Adaptive Assessment: The Evolution of Intelligent Testing
Adaptive assessment is a rapidly growing field that utilizes artificial intelligence and machine learning to create personalized tests that adjust their difficu
Overview
Adaptive assessment is a rapidly growing field that utilizes artificial intelligence and machine learning to create personalized tests that adjust their difficulty and content in real-time based on a test-taker's performance. This approach has been pioneered by companies like Knewton and DreamBox, which have developed platforms that use adaptive technology to provide more accurate and efficient assessments. According to a study by the National Center for Education Statistics, adaptive assessments can reduce testing time by up to 50% while maintaining or improving accuracy.
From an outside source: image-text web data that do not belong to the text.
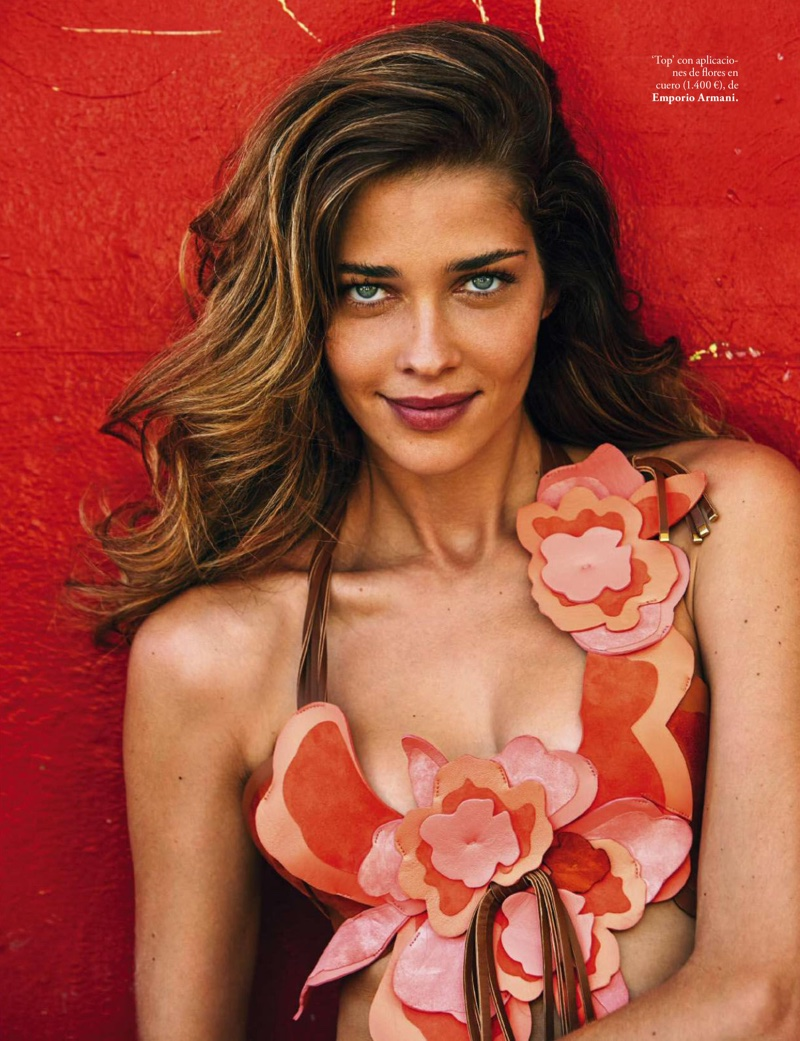 Ana Beatriz Barros flashes a smile in an Emporio Armani top with floral appliqué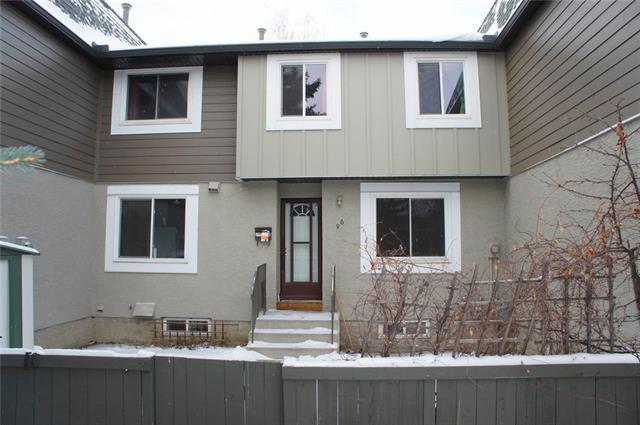 4936 Dalton Drive NW #86, Calgary, AB T3A 2E4 (#C4219442) :: Canmore & Banff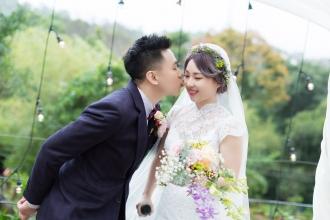 《台北婚攝》甜甜的吻永恆的愛 / 納美花園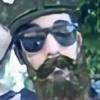 Lo--Jedi's avatar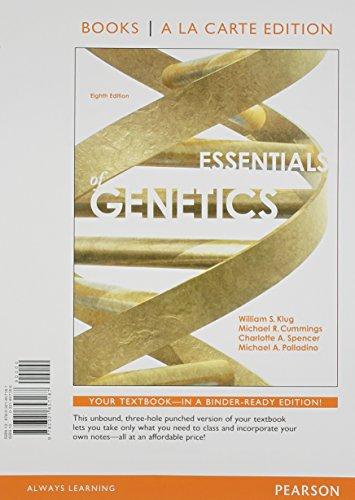 9780321857187: Essentials of Genetics, Books a la Carte Edition (8th Edition)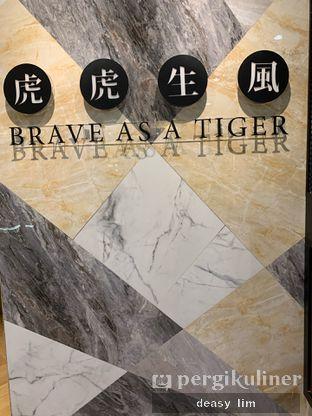 Foto 11 - Interior di Tiger Sugar oleh Deasy Lim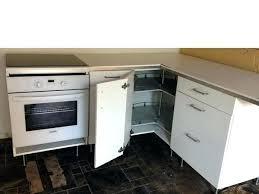 meuble d angle pour cuisine meuble de cuisine d angle element bas de cuisine pas cher meuble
However, critics like Dr. Audrey Amrein-Beardsley argue that adaptive assessments can also perpetuate biases and inequalities in the education system. As the use of adaptive assessments continues to expand, it is likely to have a significant impact on the way we approach education and hiring, with potential applications in fields like career development and workforce training. With a vibe score of 8, adaptive assessment is a topic that is generating significant interest and debate, with a controversy spectrum that ranges from optimistic to contrarian. The influence flow of adaptive assessment can be traced back to the work of researchers like Dr. Robert Mislevy, who has written extensively on the topic of assessment design and validation.